Your management team needs to be educated on how Scrum works, and to modify its key performance indicators to be outcome-based rather than effort-based. Its current approach to metrics is not only an agile anti-pattern, but is actively harming the Scrum Team's adoption of the framework.

Analysis and Recommendations

Problems with Planned Work

What about a Scrum Team that agrees to start a new Sprint with 20 tickets...but right after starting the Sprint the team learns that one ticket is infeasible...during the current Sprint.

There are at least three key problems here:

  1. The Scrum Team commits to a Sprint Goal, not to completing a bunch of (potentially unrelated) tickets.

    CodeGnome's Scrum Tautology℠ says:

    Always remember that the goal of a Sprint isn't to complete lots of backlog items. The goal of a Sprint is to deliver the Sprint Goal.

  2. The Scrum Team can adjust the scope of the Sprint with the cooperation of the Product Owner, but only if it doesn't jeopardize the Sprint Goal.

    If removing the item from the Sprint Backlog would make the Sprint Goal obsolete or incomplete per the Definition of Done, then it can't be removed without a return to Sprint Planning.

  3. If the Developers have a Sprint Backlog item that isn't essential to the Sprint Goal or the Developers' plan for delivering it, then it doesn't belong in the Sprint in the first place.

    The Scrum Guide requires that the work selected from the Product Backlog form a singular, cohesive goal for the increment the Scrum Team will deliver by the end of the Sprint. While it's natural to have architectural runway, chores, in-Sprint bugs, or other items crop up during a Sprint and end up on the Sprint Backlog, the Developers should not be committing to work that isn't related to the Sprint Goal or necessary to deliver the planned Increment.

Problems with What's Being Committed, and to Whom

The team announces it to stakeholders and everyone is happy[.]

While Scrum values transparency, the Scrum Team is a self-managing unit. The Product Owner should certainly be communicating with stakeholders about the Product Increment being worked on, and the Sprint Goal and perhaps even the Sprint Backlog should be artifacts available for anyone interested in viewing (but not kibitzing about) them, but there is nothing in the Scrum Guide that requires the Developers to commit to specific Product Backlog items, and definitely not to commit to non-Developers about specific Sprint Backlog items.

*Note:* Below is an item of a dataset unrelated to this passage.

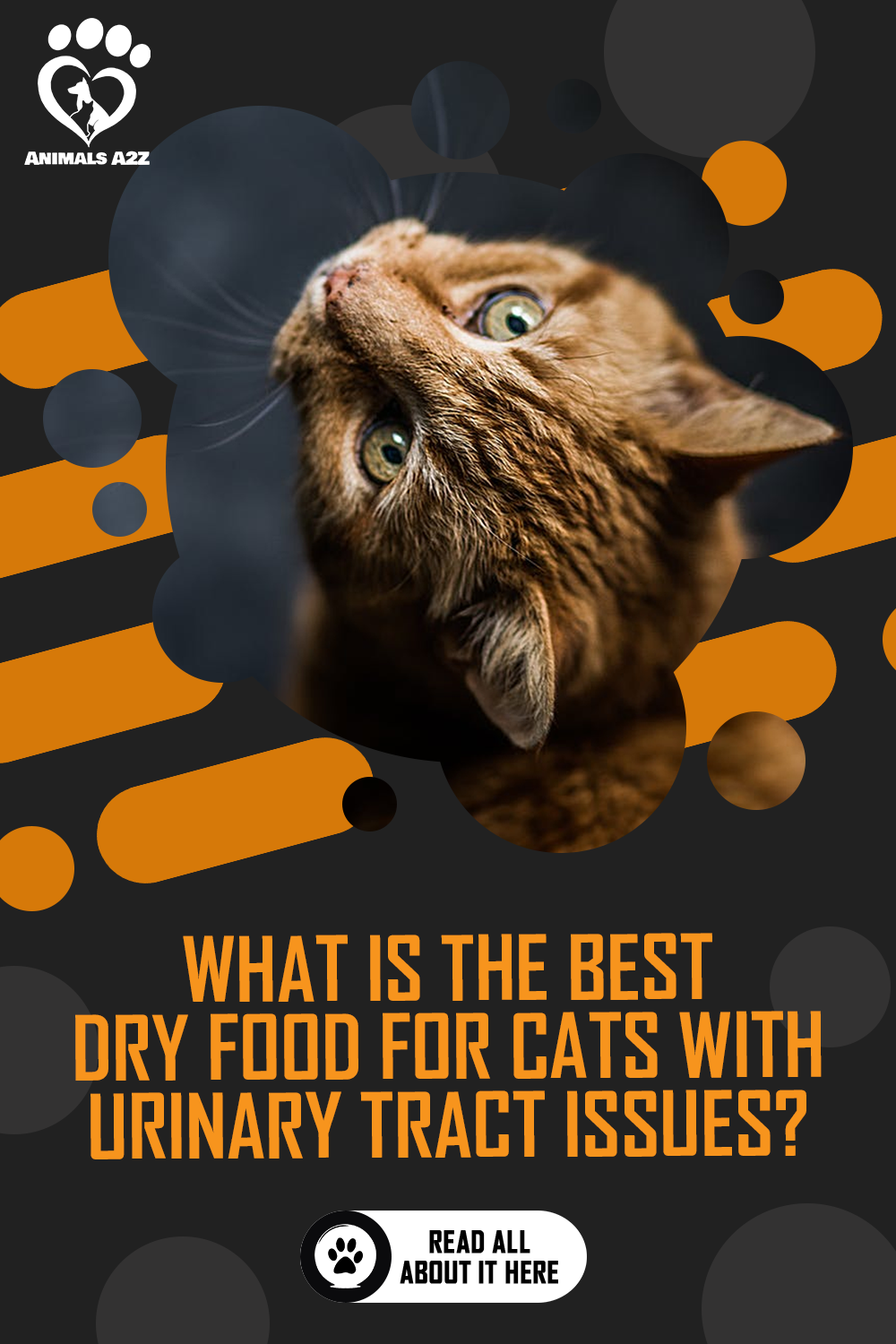 What Is the Best Dry Food for Cats with Urinary Tract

In fact, committing outside the Developers to Sprint Backlog items is such a huge anti-pattern that I would urge the team to stop doing it right now. The Sprint Backlog is the Developers' plan to meet the Sprint Goal. The artifact's contents are entirely up to the Developers, and they can change the contents of the Sprint Backlog as they see fit at any time.

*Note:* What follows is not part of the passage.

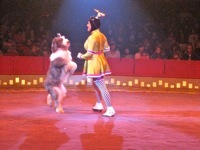 Big Apple Circus7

What you're describing is like an outgrowth of both per-person performance tracking, as well as an expression of the 100% utilization fallacy. Since the goal of Sprint is to meet the Sprint Goal, it doesn't matter whether the Developers have one ticket, a hundred tickets, or don't use tickets at all. The only correct measure of a Sprint is whether or not the Sprint Goal was met within the agreed-upon Definition of Done.

In other words, the Scrum Team should measure outcomes, not ticket volumes or the contents of Scrum artifacts. Ultimately, management needs to measure the same thing: an outcome. That usually means asking "Did the team deliver the potentially-shippable increment it planned, or not?" It's very binary: it's true or false, yes or no.

Problems with Non-Agile Metrics

While the Scrum Team is clearly still learning the framework, your leadership team doesn't seem to think there's anything new or different that they need to do to lead an agile organization. This is a prima facie fallacy.

As a purely pragmatic matter, most organizations adopt Scrum without doing any education at the middle-management or executive levels. This often leads to new Scrum Teams like yours trying to implement a new process while their leadership is still "holding them accountable" in very non-agile ways.

At a bare minimum, the Product Owner and Scrum Master need to work with stakeholders and the leadership team to explain:

  1. How Scrum works.

  2. The appropriate inspect-and-adapt inflection points for management review and input.

  3. The need to adopt a whole-team approach to measuring outcomes, rather than trying to measure individual productivity.

  4. Tools must support a process; they should never drive them.

    In this case, management is forcing the Scrum Team to build processes around legacy ticketing metrics rather than defining new and better metrics or better processes, and then finding or modifying the tools used to measure or support them. Unaddressed, this will lead to failure. Your mileage in this case will not vary.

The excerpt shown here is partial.